The local Bohemian Colony has perhaps the most remarkable record of any in the county. Comparing the period of twenty years from its birth in 1908 to the present time, and considering the excellent progress made in agriculture and in social life, every impartial observer must give credit to those Bohemian toilers whose tools not only yielded a blessing to their families but contributed considerably to the wealth of this country, and indeed to that of the State of Alabama.
The origin of the Bohemian Colony is to be credited to Mr. Oscar Johnson of Silverhill. In 1908 Mr. Johnson advertised for a diligent land agent capable of colonizing the environs of Silverhill, Robertsdale and Summerdale. His advertisement was answered by Mr. Karal Hanak, of Texas, who finally decided to accept Mr. Johnson’s liberal offer and to move to Silverhill. Mr. Hanak was well educated and came from a very prominent family in Moravia, now a part of Czecho-Slovakia. His plans were soon made for founding a Bohemian town like one in his native country bearing the name “Cechie”. This plan failed from lack of knowledge of American farming, for one real American farmer requires more ground for his production than the people of a whole town in Hanak’s native country. However, through his efforts the spark animated by a handful of painstaking and persistent settlers blazed up to one of the greatest successes.

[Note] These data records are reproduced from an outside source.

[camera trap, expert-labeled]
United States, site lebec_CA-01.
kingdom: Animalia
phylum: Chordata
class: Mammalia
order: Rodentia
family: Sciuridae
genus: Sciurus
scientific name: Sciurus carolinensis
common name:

The first pioneer of the colony, Mr. Joseph Kulieka, from Texas, arrived at Silverhill with his family in October, 1909, and is still living there. From 1909 to 1911 many others came to make their homes in Silverhill, but, becoming discourage after a few years of hard work and unavoidable reverses, Mr. Hanak abandoned the project and left Silverhill in 1912. Others, however, continued his work so well begun, and additions to the colony became more and more numerous – one hundred and eight families at one time being located in twenty-two months – until they now number about two hundred and fifty families (over one thousand persons), and some individuals are prosperous merchants and mechanics as well as farmer. All have modern homes, comfortably furnished, in place of the shanties that were joint shelter for human beings and live stock in the past. One million dollars is probably not an overestimate of the property values they now hold.